▶ _Passage to read_
========
# Armenian Speech Recognition

In [16]:
from pathlib import Path

import torch
import torchaudio
from IPython.display import Audio

from datamodule import alphabet, CommonVoiceDataModule
from decoder import BeamCTCDecoder, GreedyDecoder
from torchaudio.models.decoder import ctc_decoder
from lit_conformer import LitConformer
from eval import run_evaluation

In [2]:
class Preprocessor:
    def __init__(self, normalize: bool = True, target_sample_rate: int = 16000):
        self.normalize = normalize
        self.target_sample_rate = target_sample_rate
        
        self.mel_transform = torchaudio.transforms.MelSpectrogram(
            sample_rate = target_sample_rate,
            n_fft = int(25 / 1000 * target_sample_rate), # 25 ms
            n_mels = 80, # num of mel filter banks
            hop_length = int(10 / 1000 * target_sample_rate) # 10 ms
        )
    
    def __call__(self, signal: torch.Tensor, sr: int):
        signal = self._resample_if_necessary(signal, sr)
        log_mel = torch.log(self.mel_transform(signal) + 1e-9)
        log_mel = (log_mel - log_mel.mean()) / (log_mel.std())
        return log_mel.squeeze().permute(1, 0)

    def _resample_if_necessary(self, signal, sr):
        if sr != self.target_sample_rate:
            resampler = torchaudio.transforms.Resample(sr, self.target_sample_rate)
            signal = resampler(signal)
        return signal

In [3]:
def recognize(audio_path, preprocess, model, decoder, return_all=False):
    signal, sr = torchaudio.load(audio_path)
    model_input = preprocess(signal=signal, sr=sr)
    model_input = model_input.to(device)
    input_sizes = torch.LongTensor([model_input.shape[0]])
    model_input = model_input.unsqueeze(0)
    out, output_lengths = model(model_input, input_sizes)
    if type(decoder) == BeamCTCDecoder:
        decoded_output = decoder.decode(out, output_lengths, return_all)
    else:
        decoded_output = decoder.decode(out, output_lengths)
    return decoded_output[0]

In [4]:
data_root = Path('./data')
clips_root = data_root / 'clips'
device = 'cuda'
checkpoint_path = 'checkpoints/version_6/armspeech2text-epoch=602-cer=12.83.ckpt'

In [5]:
preprocess = Preprocessor(normalize=True, target_sample_rate=16000)

In [6]:
model = LitConformer.load_from_checkpoint(checkpoint_path, labels=alphabet).to(device)

In [7]:
beam_decoder = BeamCTCDecoder(alphabet, beam_size=100, nbest=1)
greedy_decoder = GreedyDecoder(alphabet)
========
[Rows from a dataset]

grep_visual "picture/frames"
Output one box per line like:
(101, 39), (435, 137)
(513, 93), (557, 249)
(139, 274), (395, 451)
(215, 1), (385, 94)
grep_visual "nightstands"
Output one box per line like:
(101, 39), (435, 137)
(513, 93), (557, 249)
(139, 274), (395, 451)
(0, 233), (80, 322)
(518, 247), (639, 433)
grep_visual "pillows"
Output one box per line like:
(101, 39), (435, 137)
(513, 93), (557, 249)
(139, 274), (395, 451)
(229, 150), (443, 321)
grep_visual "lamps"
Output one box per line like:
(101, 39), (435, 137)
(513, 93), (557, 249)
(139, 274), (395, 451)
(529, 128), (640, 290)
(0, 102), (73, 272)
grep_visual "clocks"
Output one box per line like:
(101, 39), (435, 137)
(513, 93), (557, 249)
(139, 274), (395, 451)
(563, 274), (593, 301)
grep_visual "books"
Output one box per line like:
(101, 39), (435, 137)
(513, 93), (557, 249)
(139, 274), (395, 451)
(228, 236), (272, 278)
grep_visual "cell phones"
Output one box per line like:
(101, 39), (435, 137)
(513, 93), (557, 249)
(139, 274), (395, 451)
========
▶ _Problems to solve_
**A.** In the Armenian speech recognition notebook, write out the stretch from "signal = resampler(signal)" through "input_sizes = torch.LongTensor([model_input.shape[0]])" again, substituting "features" for "model_input".
**B.** Reproduce the listing character for character from its start through the line containing "(215, 1), (385, 94)", with that line included.
The notebook and the listing have no connection to each other.

▶ _Answer list_
**A.**
signal = resampler(signal)
        return signal

In [3]:
def recognize(audio_path, preprocess, model, decoder, return_all=False):
    signal, sr = torchaudio.load(audio_path)
    features = preprocess(signal=signal, sr=sr)
    features = features.to(device)
    input_sizes = torch.LongTensor([features.shape[0]])

**B.**
grep_visual "picture/frames"
Output one box per line like:
(101, 39), (435, 137)
(513, 93), (557, 249)
(139, 274), (395, 451)
(215, 1), (385, 94)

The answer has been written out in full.